# [TASK PROMPT]
Quote the data word for word, starting at the line containing "Is tree trunk" and going down through the end of the data.

# [ENTRIES]
** BEGIN **
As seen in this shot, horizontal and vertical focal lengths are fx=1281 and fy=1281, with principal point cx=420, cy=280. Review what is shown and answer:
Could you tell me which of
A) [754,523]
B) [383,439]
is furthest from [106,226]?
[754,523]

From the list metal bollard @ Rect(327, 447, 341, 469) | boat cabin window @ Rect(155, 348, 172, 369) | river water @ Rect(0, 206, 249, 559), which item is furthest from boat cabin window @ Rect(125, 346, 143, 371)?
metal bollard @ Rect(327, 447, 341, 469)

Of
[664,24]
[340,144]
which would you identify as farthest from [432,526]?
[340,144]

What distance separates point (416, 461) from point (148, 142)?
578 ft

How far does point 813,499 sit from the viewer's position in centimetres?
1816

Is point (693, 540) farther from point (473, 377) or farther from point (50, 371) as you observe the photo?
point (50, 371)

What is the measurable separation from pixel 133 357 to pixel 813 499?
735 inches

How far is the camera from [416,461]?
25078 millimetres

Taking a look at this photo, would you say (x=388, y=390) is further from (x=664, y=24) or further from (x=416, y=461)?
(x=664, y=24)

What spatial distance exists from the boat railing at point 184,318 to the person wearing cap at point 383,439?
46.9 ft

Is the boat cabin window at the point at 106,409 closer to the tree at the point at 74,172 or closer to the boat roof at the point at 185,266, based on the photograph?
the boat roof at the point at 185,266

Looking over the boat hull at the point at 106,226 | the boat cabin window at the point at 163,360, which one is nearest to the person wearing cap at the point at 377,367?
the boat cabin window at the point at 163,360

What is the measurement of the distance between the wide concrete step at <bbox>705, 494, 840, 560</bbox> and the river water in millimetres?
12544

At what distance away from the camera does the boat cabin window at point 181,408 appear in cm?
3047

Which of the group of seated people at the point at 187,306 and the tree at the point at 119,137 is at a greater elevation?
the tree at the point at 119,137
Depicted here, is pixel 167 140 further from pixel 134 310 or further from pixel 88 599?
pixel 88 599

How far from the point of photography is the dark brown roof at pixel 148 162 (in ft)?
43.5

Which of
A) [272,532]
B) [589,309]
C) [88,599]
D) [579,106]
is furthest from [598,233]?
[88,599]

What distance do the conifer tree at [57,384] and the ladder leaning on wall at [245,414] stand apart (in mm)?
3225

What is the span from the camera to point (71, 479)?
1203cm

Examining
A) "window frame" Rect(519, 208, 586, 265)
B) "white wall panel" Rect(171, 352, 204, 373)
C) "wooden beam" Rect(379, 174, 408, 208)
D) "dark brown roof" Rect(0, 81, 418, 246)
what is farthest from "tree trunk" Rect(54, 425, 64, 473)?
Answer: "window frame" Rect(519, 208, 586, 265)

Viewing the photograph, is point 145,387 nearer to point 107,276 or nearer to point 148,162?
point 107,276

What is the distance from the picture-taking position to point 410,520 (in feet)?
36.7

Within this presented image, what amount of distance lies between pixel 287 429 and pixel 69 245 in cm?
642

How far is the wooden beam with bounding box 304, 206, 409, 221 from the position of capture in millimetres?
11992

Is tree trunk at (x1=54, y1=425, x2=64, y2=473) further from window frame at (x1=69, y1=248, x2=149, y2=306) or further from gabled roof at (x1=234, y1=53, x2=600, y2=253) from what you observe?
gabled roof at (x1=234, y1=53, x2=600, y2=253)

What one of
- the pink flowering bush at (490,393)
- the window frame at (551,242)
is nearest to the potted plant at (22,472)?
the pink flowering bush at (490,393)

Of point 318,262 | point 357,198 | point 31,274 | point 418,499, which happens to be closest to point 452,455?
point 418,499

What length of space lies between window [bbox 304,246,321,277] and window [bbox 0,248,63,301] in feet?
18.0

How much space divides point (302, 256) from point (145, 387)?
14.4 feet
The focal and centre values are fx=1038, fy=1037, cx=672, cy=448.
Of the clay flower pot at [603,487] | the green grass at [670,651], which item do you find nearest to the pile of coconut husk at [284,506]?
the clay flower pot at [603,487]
** END **
# [SOLVED EXERCISE]
Is tree trunk at (x1=54, y1=425, x2=64, y2=473) further from window frame at (x1=69, y1=248, x2=149, y2=306) or further from gabled roof at (x1=234, y1=53, x2=600, y2=253) from what you observe?
gabled roof at (x1=234, y1=53, x2=600, y2=253)

What one of
- the pink flowering bush at (490,393)
- the window frame at (551,242)
is nearest to the potted plant at (22,472)?
the pink flowering bush at (490,393)

Of point 318,262 | point 357,198 | point 31,274 | point 418,499, which happens to be closest to point 452,455?
point 418,499

What length of space lies between window [bbox 304,246,321,277] and window [bbox 0,248,63,301] in feet?
18.0

How much space divides point (302, 256) from point (145, 387)?
14.4 feet
The focal and centre values are fx=1038, fy=1037, cx=672, cy=448.
Of the clay flower pot at [603,487] | the green grass at [670,651], which item do you find nearest to the pile of coconut husk at [284,506]?
the clay flower pot at [603,487]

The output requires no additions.